▶ **Request**
Transcribe every line of text in the material below word for word, leaving the pictures out of your answer.

Crawled caption data
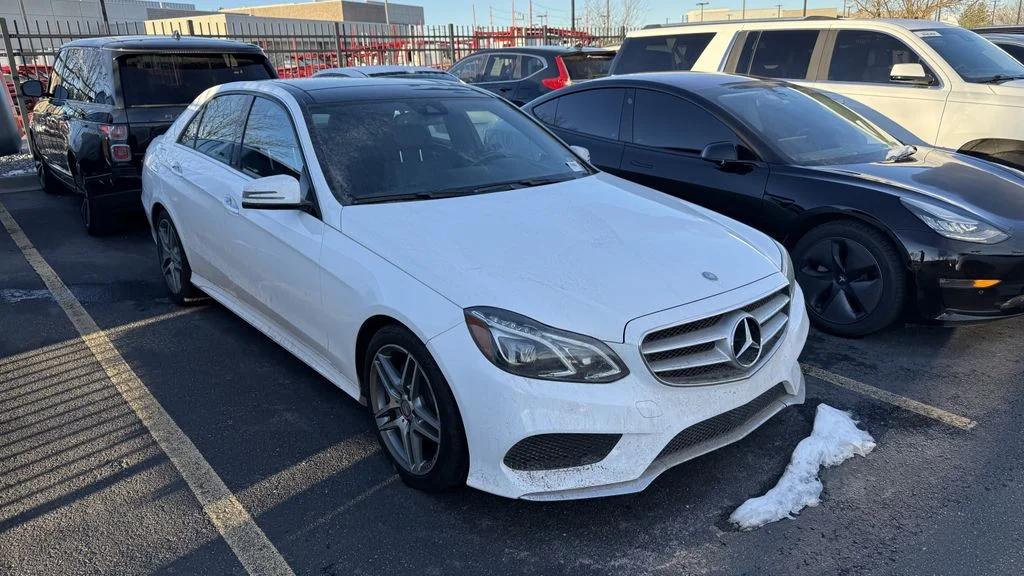 2015 Mercedes-Benz E-Class E400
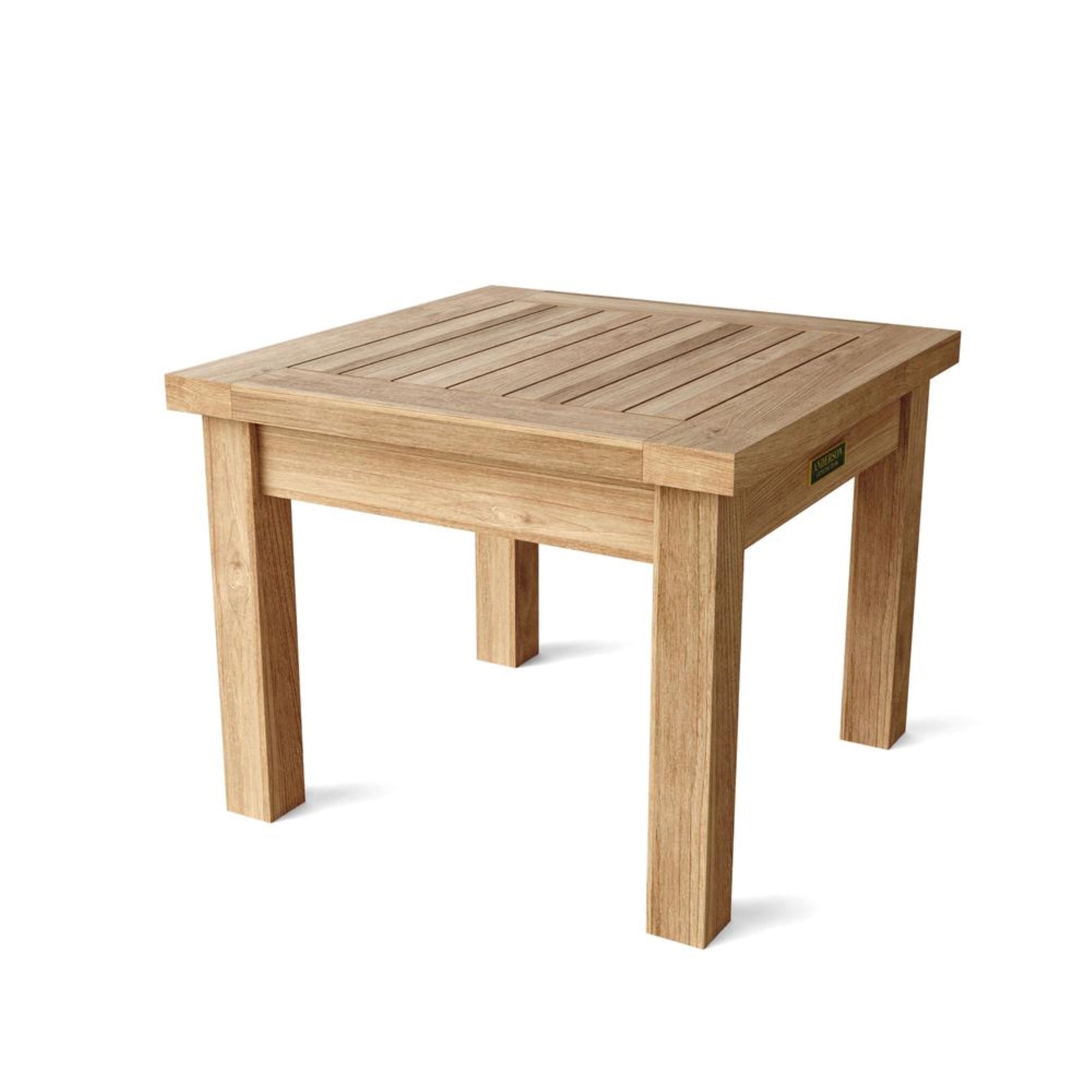 Bahama 20″ Square Mini Table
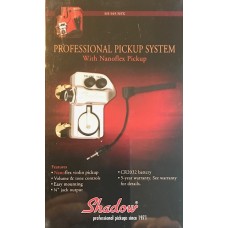 Shadows Professional Pickup System With Nanoflex Pickup. SH-945 NFX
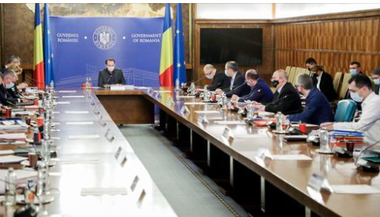 UPDATE - Guvernul a adoptat bugetul pentru anul 2021 / Cîţu: În şedinţa de astăzi nu au fost modificări importante, deficitul rămâne acelaşi - VIDEO 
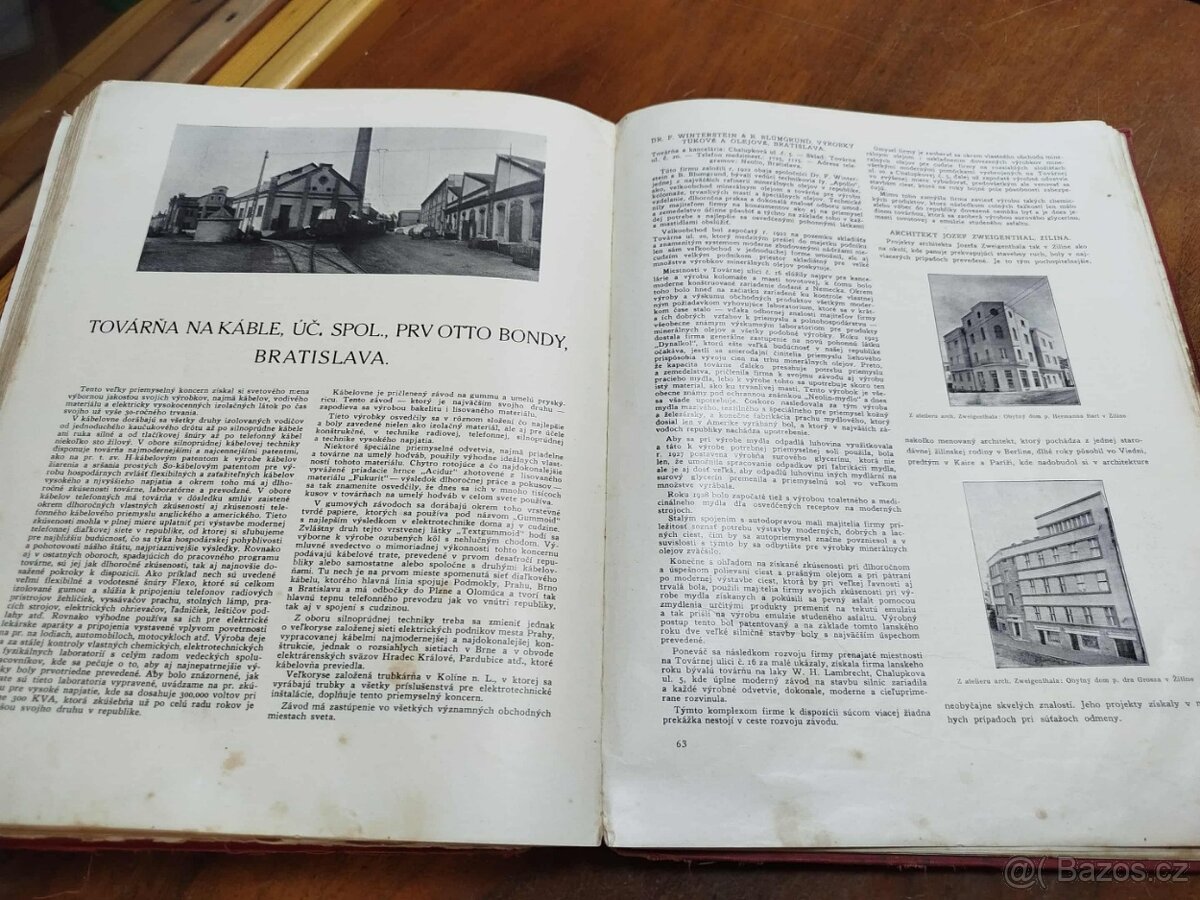 ZLATÁ KNIHA SLOVENSKA 1918 – 1928--Kolesár Miloš--1929--Jubi - 12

▶ **Exercise result**
 2015 Mercedes-Benz E-Class E400
 Bahama 20″ Square Mini Table
 Shadows Professional Pickup System With Nanoflex Pickup. SH-945 NFX
 UPDATE - Guvernul a adoptat bugetul pentru anul 2021 / Cîţu: În şedinţa de astăzi nu au fost modificări importante, deficitul rămâne acelaşi - VIDEO 
 ZLATÁ KNIHA SLOVENSKA 1918 – 1928--Kolesár Miloš--1929--Jubi - 12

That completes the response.